The Story
Why it exists.
The beginning
The Pussy Deluxe catalogue had established itself as a house unafraid of a provocation. Showcat arrived that June as the third expression. The name said it all. Where the original leaned into plush sweetness, Showcat was designed to reveal something. A peacock tail unfurling. A cat that wanted to be seen. The brief asked for the same irreverent spirit in a lighter register: easier to wear, easier to love, easier to make your own. Bergamot and green apple opened the conversation with tart precision, their citrus brightness cutting through the air like a flash of sunlight through curtains. The floral heart added softness without surrendering character, delicate petals that arrive without overwhelming.
What makes Showcat interesting isn't novelty, it's restraint. The same house that built Velvet Kitten's shadowed depths created something here that breathes. The pink pepper in the opening is the tell: it's not just adding spice, it's creating tension against the apple's natural sweetness. That tart-spice friction could have gone anywhere. It goes floral. The rose-freesia-peony trio in the heart is a classic feminine construction, but Showcat doesn't use it as a crutch.

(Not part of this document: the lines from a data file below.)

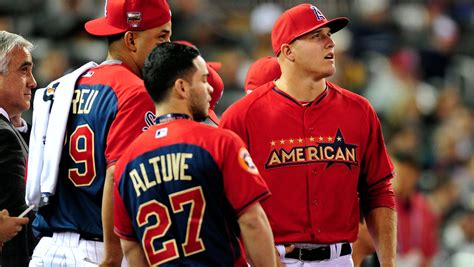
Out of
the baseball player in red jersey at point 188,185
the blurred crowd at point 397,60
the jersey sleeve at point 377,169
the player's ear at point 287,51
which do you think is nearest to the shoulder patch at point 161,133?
the baseball player in red jersey at point 188,185

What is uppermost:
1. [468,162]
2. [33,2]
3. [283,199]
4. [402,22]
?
[283,199]

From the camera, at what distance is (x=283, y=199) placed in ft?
17.0

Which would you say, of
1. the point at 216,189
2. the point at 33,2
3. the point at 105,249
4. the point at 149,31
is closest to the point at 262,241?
the point at 216,189

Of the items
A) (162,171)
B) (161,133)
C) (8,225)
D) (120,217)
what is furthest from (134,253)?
(8,225)

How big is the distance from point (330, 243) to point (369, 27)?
30.0 feet

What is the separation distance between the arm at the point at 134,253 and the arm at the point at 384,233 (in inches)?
57.8

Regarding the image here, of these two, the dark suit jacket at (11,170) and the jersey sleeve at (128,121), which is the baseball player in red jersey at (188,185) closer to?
the jersey sleeve at (128,121)

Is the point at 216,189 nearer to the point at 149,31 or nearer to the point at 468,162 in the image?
the point at 149,31

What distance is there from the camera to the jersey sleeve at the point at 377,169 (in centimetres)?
534

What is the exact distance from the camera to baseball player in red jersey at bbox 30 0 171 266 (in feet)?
15.6

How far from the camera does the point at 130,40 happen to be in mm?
5117

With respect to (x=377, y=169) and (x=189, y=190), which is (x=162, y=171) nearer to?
(x=189, y=190)

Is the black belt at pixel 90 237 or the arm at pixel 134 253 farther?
the black belt at pixel 90 237

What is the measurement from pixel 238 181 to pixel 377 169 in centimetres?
140
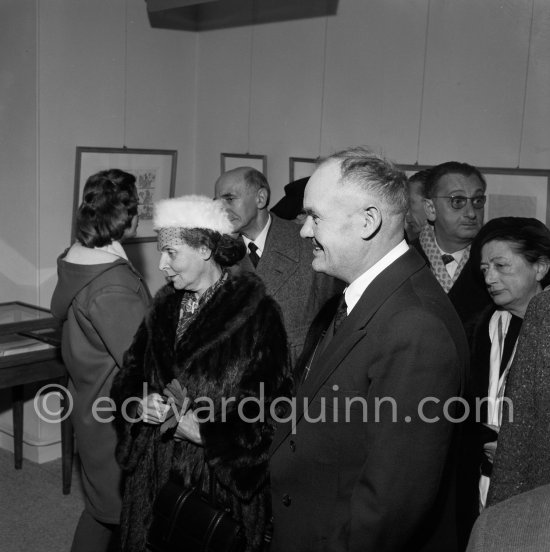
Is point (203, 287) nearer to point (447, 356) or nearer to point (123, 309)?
point (123, 309)

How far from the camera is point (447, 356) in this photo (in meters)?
1.92

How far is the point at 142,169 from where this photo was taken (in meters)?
6.10

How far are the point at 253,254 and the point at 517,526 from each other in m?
3.55

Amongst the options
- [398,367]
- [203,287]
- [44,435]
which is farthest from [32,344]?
[398,367]

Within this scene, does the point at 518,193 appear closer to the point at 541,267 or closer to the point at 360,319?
the point at 541,267

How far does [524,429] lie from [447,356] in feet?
0.97

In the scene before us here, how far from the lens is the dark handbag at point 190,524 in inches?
102

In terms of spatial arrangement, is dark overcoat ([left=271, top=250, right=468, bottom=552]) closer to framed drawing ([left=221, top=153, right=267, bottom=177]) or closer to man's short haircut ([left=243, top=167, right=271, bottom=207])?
man's short haircut ([left=243, top=167, right=271, bottom=207])

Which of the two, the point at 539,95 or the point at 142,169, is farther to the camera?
the point at 142,169

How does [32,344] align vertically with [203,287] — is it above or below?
below

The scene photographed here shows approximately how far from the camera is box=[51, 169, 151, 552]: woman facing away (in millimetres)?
3463

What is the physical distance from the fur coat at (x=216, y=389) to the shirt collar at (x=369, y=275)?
2.61 ft

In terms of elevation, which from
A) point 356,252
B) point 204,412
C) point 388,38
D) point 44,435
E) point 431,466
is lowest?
point 44,435

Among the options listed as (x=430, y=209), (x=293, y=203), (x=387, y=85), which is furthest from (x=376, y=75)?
(x=430, y=209)
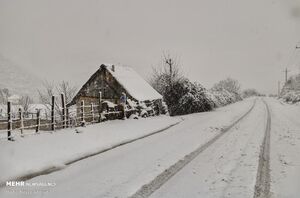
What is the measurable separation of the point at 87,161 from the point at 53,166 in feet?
3.74

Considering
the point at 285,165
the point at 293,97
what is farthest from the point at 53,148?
the point at 293,97

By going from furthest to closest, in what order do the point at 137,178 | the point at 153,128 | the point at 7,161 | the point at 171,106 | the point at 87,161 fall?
the point at 171,106 → the point at 153,128 → the point at 87,161 → the point at 7,161 → the point at 137,178

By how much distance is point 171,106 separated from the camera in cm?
3409

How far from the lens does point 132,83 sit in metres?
28.6

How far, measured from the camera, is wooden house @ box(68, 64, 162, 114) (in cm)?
2691

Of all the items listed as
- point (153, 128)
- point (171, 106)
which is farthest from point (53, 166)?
point (171, 106)

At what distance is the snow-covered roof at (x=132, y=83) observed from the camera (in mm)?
26750

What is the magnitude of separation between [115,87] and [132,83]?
168cm

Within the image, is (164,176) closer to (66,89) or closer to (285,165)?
(285,165)

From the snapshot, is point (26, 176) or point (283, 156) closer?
point (26, 176)

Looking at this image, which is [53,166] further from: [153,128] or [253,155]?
[153,128]

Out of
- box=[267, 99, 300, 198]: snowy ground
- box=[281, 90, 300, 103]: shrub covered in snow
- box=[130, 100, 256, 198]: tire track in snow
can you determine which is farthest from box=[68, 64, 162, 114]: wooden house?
box=[281, 90, 300, 103]: shrub covered in snow
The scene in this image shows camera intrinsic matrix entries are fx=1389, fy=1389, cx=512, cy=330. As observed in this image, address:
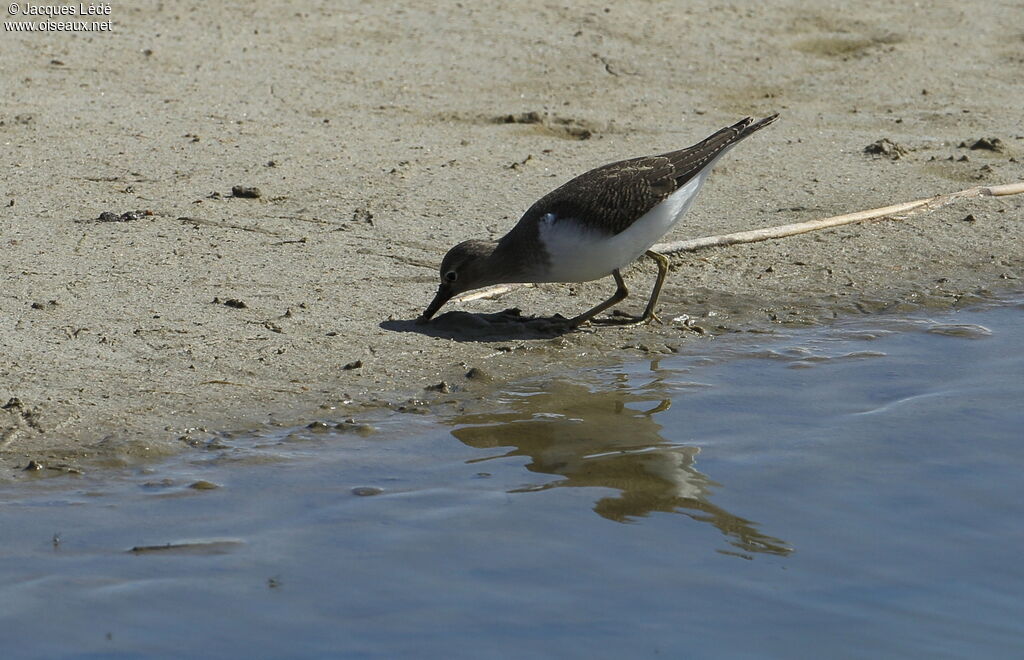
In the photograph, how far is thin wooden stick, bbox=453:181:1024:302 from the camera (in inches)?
322

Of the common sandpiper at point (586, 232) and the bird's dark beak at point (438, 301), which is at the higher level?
the common sandpiper at point (586, 232)

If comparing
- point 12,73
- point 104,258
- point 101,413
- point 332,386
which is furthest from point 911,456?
point 12,73

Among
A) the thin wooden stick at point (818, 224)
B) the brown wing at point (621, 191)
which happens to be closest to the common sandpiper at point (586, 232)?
the brown wing at point (621, 191)

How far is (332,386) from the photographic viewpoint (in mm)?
6730

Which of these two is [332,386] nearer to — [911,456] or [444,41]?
[911,456]

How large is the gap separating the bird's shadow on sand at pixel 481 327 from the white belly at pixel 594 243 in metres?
0.31

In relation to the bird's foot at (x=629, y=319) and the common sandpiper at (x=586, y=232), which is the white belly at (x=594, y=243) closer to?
the common sandpiper at (x=586, y=232)

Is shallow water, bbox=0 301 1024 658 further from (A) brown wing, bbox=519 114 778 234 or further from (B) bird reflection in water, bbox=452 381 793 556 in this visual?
(A) brown wing, bbox=519 114 778 234

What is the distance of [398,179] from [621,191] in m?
2.50

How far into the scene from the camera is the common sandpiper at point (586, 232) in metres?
7.15

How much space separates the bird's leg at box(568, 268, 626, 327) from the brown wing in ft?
1.26

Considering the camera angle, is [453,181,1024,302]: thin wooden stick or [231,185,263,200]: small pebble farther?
[231,185,263,200]: small pebble

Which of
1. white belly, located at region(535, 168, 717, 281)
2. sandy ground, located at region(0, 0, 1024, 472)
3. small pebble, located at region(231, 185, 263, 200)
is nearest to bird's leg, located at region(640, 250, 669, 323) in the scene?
sandy ground, located at region(0, 0, 1024, 472)

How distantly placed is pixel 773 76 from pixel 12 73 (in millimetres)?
6218
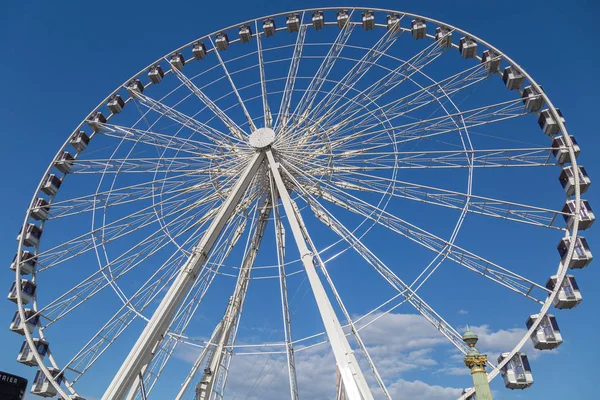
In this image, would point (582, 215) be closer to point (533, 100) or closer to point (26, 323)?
point (533, 100)

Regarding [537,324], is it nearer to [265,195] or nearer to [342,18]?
[265,195]

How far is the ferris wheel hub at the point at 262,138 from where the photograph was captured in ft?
57.3

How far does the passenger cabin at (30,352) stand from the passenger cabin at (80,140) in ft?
26.8

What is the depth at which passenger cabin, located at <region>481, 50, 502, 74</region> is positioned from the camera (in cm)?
1848

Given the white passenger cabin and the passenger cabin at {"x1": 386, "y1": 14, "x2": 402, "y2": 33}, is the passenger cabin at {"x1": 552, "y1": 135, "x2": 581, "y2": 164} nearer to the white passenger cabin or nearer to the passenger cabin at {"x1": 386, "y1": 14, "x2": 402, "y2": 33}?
the passenger cabin at {"x1": 386, "y1": 14, "x2": 402, "y2": 33}

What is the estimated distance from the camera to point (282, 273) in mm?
16969

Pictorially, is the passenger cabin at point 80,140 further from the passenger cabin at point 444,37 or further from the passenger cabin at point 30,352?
the passenger cabin at point 444,37

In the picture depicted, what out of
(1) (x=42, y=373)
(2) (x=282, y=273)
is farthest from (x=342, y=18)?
(1) (x=42, y=373)

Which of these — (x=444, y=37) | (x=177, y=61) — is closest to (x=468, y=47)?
(x=444, y=37)

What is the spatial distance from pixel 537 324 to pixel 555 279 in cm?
147

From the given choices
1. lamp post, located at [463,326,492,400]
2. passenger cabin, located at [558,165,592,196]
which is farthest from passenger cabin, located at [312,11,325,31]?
lamp post, located at [463,326,492,400]

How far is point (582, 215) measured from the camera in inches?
580

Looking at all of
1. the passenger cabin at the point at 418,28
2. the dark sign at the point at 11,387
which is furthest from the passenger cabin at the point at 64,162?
the passenger cabin at the point at 418,28

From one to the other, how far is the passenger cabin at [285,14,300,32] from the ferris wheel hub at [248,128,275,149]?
6.53 m
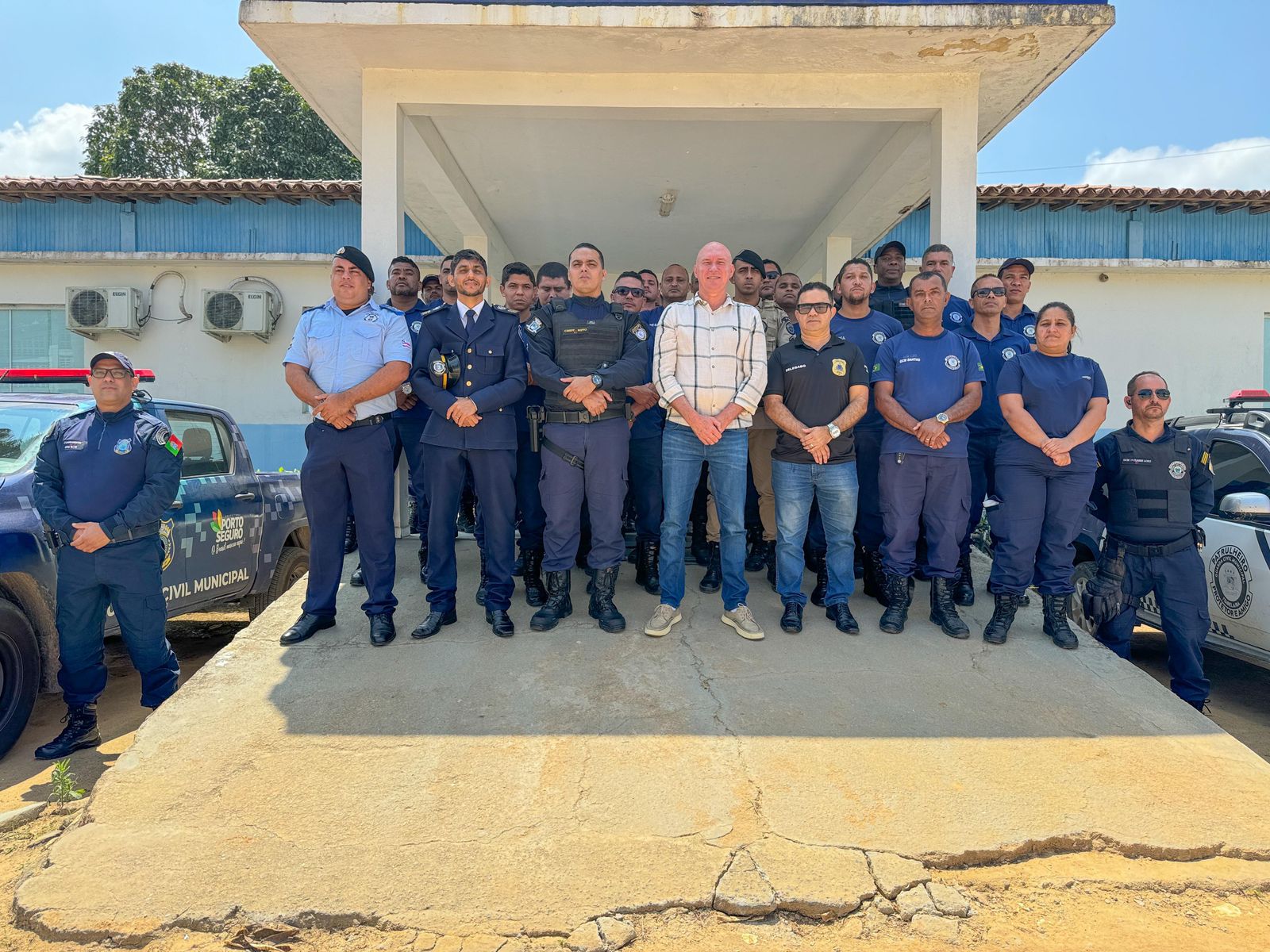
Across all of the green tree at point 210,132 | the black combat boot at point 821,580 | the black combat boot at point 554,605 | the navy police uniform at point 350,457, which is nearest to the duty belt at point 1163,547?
the black combat boot at point 821,580

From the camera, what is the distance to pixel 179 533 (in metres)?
4.84

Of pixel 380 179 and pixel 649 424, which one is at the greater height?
pixel 380 179

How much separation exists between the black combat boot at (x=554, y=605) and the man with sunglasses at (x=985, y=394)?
2.31m

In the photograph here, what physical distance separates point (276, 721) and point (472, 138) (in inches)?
209

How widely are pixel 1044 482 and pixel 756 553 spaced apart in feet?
5.83

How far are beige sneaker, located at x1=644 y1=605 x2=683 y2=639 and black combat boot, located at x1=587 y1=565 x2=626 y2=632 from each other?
0.16 meters

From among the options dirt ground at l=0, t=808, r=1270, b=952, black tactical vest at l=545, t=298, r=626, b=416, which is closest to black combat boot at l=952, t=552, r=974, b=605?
dirt ground at l=0, t=808, r=1270, b=952

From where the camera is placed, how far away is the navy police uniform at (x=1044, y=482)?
4.15 meters

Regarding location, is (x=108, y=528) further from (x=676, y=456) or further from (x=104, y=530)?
(x=676, y=456)

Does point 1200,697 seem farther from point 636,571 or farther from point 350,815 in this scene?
point 350,815

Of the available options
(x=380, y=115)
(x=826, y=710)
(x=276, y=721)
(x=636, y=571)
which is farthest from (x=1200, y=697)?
(x=380, y=115)

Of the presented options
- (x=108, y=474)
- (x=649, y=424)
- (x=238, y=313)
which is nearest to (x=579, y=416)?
(x=649, y=424)

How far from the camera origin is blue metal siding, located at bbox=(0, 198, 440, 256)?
36.4ft

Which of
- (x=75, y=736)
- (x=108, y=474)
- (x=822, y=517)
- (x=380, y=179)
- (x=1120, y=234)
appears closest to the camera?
(x=108, y=474)
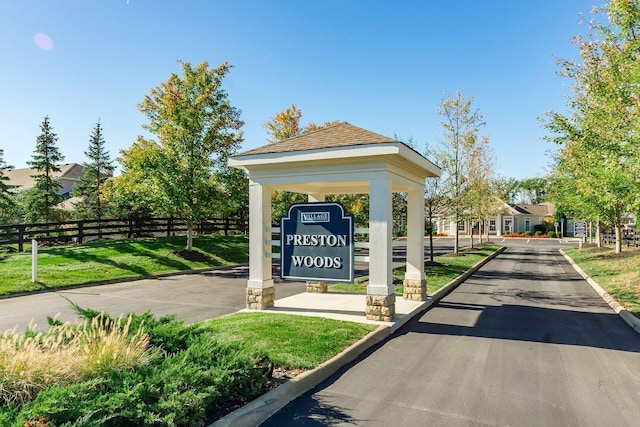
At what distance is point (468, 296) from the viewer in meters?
11.8

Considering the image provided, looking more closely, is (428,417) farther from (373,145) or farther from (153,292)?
(153,292)

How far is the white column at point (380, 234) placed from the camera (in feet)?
26.2

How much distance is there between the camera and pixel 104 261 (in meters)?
16.6

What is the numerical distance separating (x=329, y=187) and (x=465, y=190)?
13.0 meters

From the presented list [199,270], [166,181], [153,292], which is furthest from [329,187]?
[166,181]

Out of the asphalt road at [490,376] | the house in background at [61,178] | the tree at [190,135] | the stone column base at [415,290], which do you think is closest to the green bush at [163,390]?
the asphalt road at [490,376]

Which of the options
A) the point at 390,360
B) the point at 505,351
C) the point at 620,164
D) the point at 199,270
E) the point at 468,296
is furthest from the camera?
the point at 199,270

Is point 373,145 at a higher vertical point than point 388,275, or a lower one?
higher

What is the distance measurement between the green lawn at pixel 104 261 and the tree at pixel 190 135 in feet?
6.45

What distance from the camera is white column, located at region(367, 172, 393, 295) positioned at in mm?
7992

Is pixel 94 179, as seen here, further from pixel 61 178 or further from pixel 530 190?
pixel 530 190

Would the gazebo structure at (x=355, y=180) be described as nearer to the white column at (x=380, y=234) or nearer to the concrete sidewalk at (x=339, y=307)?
the white column at (x=380, y=234)

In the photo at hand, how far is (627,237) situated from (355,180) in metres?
30.0

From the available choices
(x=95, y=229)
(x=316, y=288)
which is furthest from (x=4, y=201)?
(x=316, y=288)
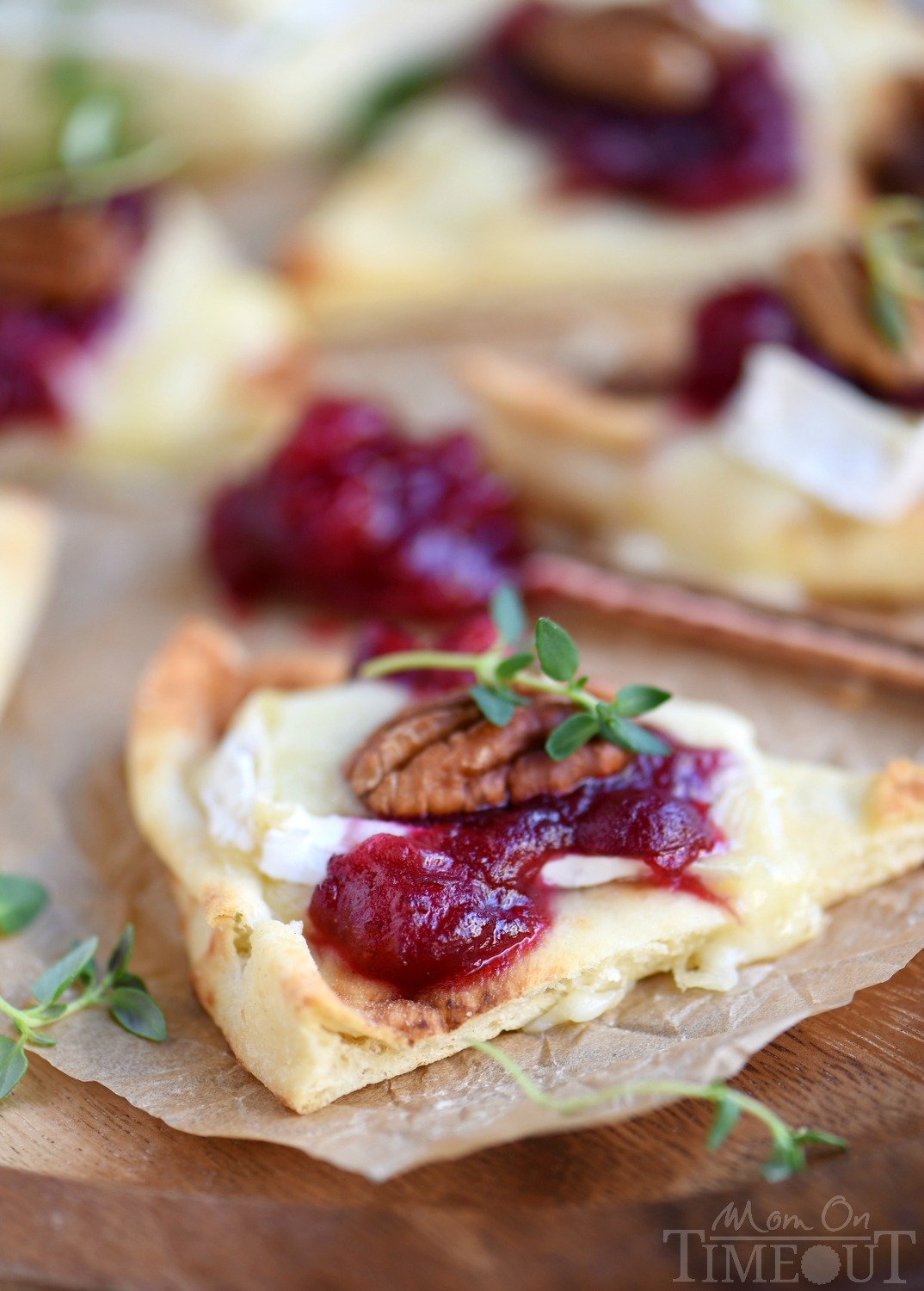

The peony adds a creaminess that keeps the freesia from reading too clean, and the Bulgarian rose, even at a modest concentration, grounds the whole thing in something recognizably romantic.
The evolution
The opening is quick and bright. Green apple arrives first, tart and immediate, followed within seconds by the pink pepper's soft heat. There's no subtlety here, Showcat announces itself in the first 30 seconds with a fruity-spicy burst that sets expectations high. The bergamot adds citrus clarity but doesn't linger. The florals take over next, the rose and peony arriving together, softening the apple's sharpness into something creamier. The freesia keeps it from becoming too heavy, a clean, slightly soapy note that balances the sweetness. This is the fragrance's most public face: bright, floral, and approachable. The base is where it gets interesting. Cedar and musk arrive together, wrapping the florals in something warmer and more intimate. The amber adds a subtle glow, but the real story is the cedar, it keeps the drydown from becoming cloying.
Cultural impact
Showcat arrived in 2010 as part of a brand that had already proven it could make people smile before they even sprayed. Showcat extended that brand invitation further, using lighter florals and fruity notes to reach an audience that wanted a fragrance to enjoy, not decode. It's not a cultural landmark. It's not a statement fragrance. But in a market crowded with scents trying to say something profound, Showcat says something simpler: this is supposed to be fun.